___ DATA EXCERPTS ___

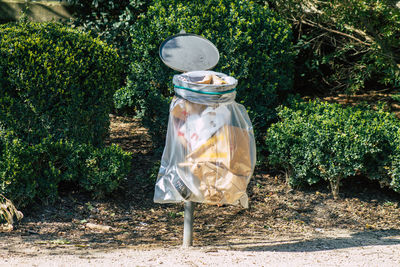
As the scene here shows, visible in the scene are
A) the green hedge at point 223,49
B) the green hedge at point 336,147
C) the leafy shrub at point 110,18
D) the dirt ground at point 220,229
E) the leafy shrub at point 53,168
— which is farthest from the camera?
the leafy shrub at point 110,18

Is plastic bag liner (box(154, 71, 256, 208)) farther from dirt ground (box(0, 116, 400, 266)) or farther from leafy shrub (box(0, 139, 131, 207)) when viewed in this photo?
leafy shrub (box(0, 139, 131, 207))

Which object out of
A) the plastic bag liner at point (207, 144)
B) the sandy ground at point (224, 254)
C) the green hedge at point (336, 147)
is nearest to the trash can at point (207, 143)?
the plastic bag liner at point (207, 144)

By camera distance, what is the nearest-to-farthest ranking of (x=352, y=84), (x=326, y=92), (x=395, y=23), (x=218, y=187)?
1. (x=218, y=187)
2. (x=395, y=23)
3. (x=352, y=84)
4. (x=326, y=92)

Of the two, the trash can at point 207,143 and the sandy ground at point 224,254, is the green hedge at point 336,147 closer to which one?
the sandy ground at point 224,254

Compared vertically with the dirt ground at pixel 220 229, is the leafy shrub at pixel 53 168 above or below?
above

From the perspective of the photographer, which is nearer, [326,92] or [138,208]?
[138,208]

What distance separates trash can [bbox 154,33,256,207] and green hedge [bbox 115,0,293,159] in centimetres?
185

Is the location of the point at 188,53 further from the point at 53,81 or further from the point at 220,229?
the point at 220,229

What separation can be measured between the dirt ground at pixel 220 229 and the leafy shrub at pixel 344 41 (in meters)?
1.80

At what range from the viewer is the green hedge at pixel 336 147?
17.4 ft

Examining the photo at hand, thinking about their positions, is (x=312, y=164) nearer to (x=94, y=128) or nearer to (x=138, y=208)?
(x=138, y=208)

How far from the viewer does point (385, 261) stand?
3.94m

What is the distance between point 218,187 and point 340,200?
92.4 inches

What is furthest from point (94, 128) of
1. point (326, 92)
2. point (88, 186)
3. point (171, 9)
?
point (326, 92)
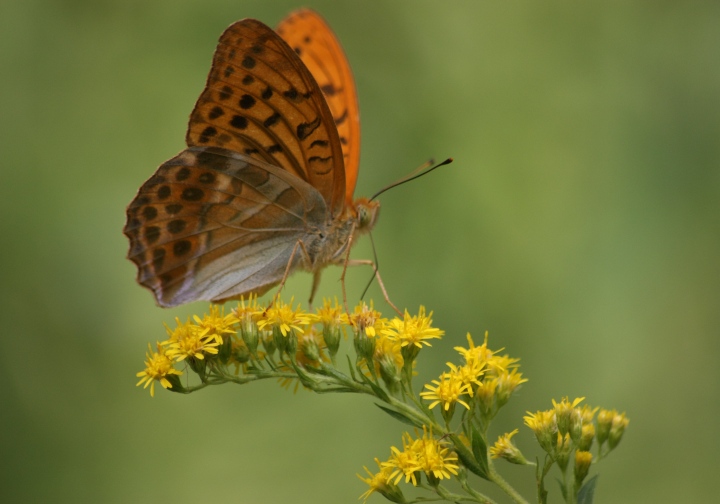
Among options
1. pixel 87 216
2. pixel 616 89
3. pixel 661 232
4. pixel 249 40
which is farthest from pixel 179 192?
pixel 616 89

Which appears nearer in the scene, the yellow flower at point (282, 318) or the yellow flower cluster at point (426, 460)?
the yellow flower cluster at point (426, 460)

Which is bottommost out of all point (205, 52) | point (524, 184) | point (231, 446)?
point (231, 446)

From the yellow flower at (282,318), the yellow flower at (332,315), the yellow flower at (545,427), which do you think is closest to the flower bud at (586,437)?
the yellow flower at (545,427)

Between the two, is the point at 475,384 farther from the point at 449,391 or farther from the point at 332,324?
the point at 332,324

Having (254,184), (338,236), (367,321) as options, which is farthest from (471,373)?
(254,184)

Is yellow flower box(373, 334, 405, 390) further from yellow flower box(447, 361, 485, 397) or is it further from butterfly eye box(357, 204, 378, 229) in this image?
butterfly eye box(357, 204, 378, 229)

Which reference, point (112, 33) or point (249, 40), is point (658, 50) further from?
point (112, 33)

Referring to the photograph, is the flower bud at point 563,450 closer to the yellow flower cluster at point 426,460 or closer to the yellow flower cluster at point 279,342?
the yellow flower cluster at point 426,460
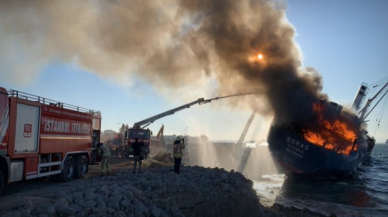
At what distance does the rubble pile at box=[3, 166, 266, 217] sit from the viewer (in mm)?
7141

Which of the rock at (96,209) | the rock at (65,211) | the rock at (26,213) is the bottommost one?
the rock at (96,209)

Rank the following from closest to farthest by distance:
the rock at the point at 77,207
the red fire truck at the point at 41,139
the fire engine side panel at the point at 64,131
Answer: the rock at the point at 77,207 < the red fire truck at the point at 41,139 < the fire engine side panel at the point at 64,131

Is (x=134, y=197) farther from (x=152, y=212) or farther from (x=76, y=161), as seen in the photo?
(x=76, y=161)

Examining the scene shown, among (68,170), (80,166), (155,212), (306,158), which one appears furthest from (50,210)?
(306,158)

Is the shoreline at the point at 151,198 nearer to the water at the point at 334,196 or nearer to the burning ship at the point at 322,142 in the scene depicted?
the water at the point at 334,196

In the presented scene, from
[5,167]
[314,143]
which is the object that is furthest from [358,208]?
[5,167]

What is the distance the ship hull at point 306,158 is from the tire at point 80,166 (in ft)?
72.4

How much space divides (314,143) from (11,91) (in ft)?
89.4

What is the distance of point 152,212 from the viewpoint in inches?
339

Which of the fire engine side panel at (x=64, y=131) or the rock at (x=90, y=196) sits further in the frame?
the fire engine side panel at (x=64, y=131)

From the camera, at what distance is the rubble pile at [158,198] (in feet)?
23.4

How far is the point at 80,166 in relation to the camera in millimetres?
15859

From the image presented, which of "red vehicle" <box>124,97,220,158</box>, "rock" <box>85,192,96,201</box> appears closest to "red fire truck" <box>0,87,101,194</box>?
"rock" <box>85,192,96,201</box>

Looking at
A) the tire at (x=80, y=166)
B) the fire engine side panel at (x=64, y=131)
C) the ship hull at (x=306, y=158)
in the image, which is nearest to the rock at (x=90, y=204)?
the fire engine side panel at (x=64, y=131)
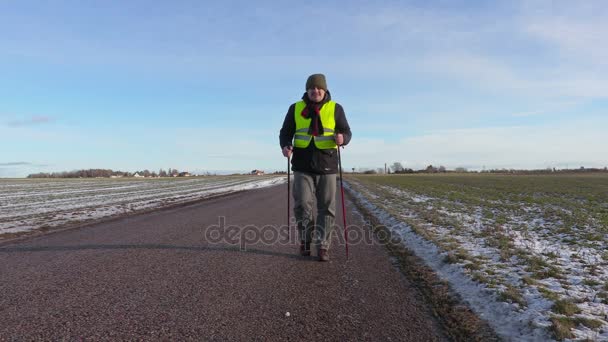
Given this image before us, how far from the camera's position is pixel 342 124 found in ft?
17.3

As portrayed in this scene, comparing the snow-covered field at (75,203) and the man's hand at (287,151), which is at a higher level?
the man's hand at (287,151)

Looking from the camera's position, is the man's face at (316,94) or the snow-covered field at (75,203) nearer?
the man's face at (316,94)

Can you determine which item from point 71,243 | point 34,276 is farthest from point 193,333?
point 71,243

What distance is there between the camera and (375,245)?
6.49m

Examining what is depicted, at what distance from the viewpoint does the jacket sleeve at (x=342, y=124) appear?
5.22 m

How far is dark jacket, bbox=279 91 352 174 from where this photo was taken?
16.8 feet

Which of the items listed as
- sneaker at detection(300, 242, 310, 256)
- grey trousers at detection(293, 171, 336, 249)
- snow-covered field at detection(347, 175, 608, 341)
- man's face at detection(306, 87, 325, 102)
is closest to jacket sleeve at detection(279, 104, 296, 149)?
man's face at detection(306, 87, 325, 102)

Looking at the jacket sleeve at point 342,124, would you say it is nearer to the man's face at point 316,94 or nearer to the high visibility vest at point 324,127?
the high visibility vest at point 324,127

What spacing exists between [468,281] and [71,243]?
6.21 meters

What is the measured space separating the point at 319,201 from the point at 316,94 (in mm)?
1445

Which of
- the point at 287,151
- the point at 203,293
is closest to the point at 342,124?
the point at 287,151

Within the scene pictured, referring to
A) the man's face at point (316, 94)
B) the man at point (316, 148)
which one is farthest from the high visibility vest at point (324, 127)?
the man's face at point (316, 94)

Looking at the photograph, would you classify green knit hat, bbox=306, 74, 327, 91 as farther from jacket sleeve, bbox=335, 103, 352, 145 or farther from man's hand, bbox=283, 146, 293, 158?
man's hand, bbox=283, 146, 293, 158

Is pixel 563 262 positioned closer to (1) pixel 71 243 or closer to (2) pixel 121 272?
→ (2) pixel 121 272
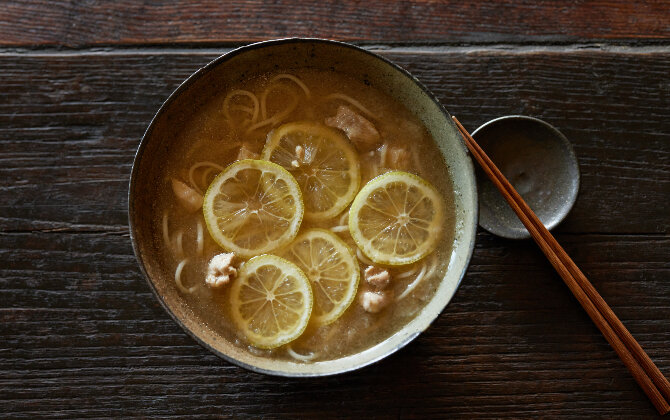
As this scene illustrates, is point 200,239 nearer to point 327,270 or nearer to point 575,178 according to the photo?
point 327,270

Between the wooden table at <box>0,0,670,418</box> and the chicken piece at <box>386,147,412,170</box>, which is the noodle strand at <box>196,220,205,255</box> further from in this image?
A: the chicken piece at <box>386,147,412,170</box>

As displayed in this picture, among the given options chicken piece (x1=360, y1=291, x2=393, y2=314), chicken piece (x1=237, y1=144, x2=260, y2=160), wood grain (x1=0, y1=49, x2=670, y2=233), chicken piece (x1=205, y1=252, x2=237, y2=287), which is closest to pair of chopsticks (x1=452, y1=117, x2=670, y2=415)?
wood grain (x1=0, y1=49, x2=670, y2=233)

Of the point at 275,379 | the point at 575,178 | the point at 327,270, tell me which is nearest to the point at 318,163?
the point at 327,270

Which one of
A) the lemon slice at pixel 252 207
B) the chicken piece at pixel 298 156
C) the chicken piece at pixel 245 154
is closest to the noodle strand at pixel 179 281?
the lemon slice at pixel 252 207

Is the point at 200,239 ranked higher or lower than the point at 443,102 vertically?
lower

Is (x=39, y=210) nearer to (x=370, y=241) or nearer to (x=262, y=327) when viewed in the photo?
(x=262, y=327)

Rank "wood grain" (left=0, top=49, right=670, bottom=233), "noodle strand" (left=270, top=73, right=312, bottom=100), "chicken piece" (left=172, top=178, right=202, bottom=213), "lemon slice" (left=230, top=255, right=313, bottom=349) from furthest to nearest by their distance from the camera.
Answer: "wood grain" (left=0, top=49, right=670, bottom=233), "noodle strand" (left=270, top=73, right=312, bottom=100), "chicken piece" (left=172, top=178, right=202, bottom=213), "lemon slice" (left=230, top=255, right=313, bottom=349)

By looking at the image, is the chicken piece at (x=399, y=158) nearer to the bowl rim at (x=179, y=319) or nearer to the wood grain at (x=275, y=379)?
the bowl rim at (x=179, y=319)
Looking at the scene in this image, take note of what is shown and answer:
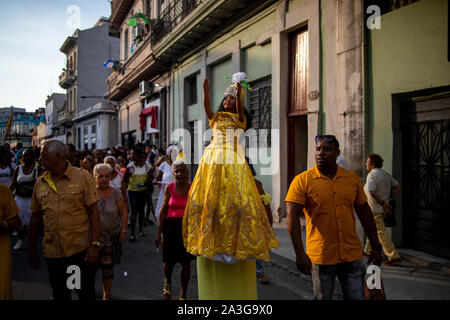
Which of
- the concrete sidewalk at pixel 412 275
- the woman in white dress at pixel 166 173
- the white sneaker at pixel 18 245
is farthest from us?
the woman in white dress at pixel 166 173

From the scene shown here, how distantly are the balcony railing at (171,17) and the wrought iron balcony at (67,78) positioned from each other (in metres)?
27.6

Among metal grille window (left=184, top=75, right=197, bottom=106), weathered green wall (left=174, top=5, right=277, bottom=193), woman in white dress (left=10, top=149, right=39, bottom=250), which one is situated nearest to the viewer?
woman in white dress (left=10, top=149, right=39, bottom=250)

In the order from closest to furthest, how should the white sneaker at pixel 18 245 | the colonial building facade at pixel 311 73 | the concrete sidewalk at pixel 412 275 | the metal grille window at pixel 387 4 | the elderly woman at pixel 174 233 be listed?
the elderly woman at pixel 174 233, the concrete sidewalk at pixel 412 275, the colonial building facade at pixel 311 73, the metal grille window at pixel 387 4, the white sneaker at pixel 18 245

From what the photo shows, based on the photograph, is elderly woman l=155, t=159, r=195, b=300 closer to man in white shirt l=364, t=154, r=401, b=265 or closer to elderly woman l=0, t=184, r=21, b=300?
elderly woman l=0, t=184, r=21, b=300

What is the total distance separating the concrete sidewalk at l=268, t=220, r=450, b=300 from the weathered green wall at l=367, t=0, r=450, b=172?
5.09 feet

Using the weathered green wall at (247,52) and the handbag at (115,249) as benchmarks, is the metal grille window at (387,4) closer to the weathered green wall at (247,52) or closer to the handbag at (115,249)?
the weathered green wall at (247,52)

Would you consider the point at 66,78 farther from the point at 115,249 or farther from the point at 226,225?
the point at 226,225

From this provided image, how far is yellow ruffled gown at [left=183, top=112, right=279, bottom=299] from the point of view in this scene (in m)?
2.70

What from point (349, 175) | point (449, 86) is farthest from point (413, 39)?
point (349, 175)

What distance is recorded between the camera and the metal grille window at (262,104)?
30.9 feet

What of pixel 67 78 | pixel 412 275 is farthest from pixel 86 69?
pixel 412 275

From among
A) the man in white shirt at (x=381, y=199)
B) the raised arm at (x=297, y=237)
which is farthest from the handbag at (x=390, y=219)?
the raised arm at (x=297, y=237)

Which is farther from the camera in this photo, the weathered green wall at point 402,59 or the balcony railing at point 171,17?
the balcony railing at point 171,17

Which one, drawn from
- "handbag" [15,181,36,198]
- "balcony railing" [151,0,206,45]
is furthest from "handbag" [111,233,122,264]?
"balcony railing" [151,0,206,45]
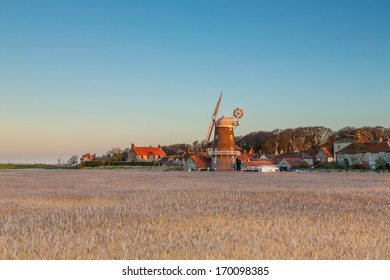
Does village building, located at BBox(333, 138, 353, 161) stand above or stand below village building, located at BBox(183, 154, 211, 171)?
above

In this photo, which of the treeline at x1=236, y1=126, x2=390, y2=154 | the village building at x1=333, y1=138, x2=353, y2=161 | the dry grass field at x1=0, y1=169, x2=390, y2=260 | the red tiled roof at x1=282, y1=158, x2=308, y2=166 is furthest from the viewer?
the treeline at x1=236, y1=126, x2=390, y2=154

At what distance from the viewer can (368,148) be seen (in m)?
97.5

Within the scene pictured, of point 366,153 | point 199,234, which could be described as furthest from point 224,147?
point 199,234

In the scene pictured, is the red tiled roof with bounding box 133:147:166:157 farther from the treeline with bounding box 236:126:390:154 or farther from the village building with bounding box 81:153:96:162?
the village building with bounding box 81:153:96:162

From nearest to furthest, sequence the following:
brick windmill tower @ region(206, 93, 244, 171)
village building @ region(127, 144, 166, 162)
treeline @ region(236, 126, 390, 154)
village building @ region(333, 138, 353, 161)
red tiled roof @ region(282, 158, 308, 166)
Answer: brick windmill tower @ region(206, 93, 244, 171), red tiled roof @ region(282, 158, 308, 166), village building @ region(333, 138, 353, 161), treeline @ region(236, 126, 390, 154), village building @ region(127, 144, 166, 162)

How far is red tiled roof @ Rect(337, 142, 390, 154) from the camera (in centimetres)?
9456

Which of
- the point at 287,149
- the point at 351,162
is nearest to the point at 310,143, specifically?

___

SET TASK -
Repeat, character for character, the lines from the one that holds "At what distance from the viewer" to the final line of the material, inclusive, and no other lines.

TASK OUTPUT -
At what distance from the viewer can (368,148) be seen (in m)?
97.5

Within the scene pictured, of point 366,153 | point 199,234, which could be described as furthest from point 224,147?
point 199,234

In the scene pictured, is the red tiled roof with bounding box 133:147:166:157 farther from the treeline with bounding box 236:126:390:154 or farther from the village building with bounding box 81:153:96:162?
the village building with bounding box 81:153:96:162

From nearest to furthest, sequence the following:
brick windmill tower @ region(206, 93, 244, 171)
village building @ region(127, 144, 166, 162)
treeline @ region(236, 126, 390, 154)
village building @ region(333, 138, 353, 161)
red tiled roof @ region(282, 158, 308, 166)
Answer: brick windmill tower @ region(206, 93, 244, 171), red tiled roof @ region(282, 158, 308, 166), village building @ region(333, 138, 353, 161), treeline @ region(236, 126, 390, 154), village building @ region(127, 144, 166, 162)

How far is red tiled roof @ Rect(337, 142, 390, 154) from the camera (in centimetres)?
9456

Which of
- the point at 287,149
- the point at 351,162
is nearest to the point at 310,143, specifically?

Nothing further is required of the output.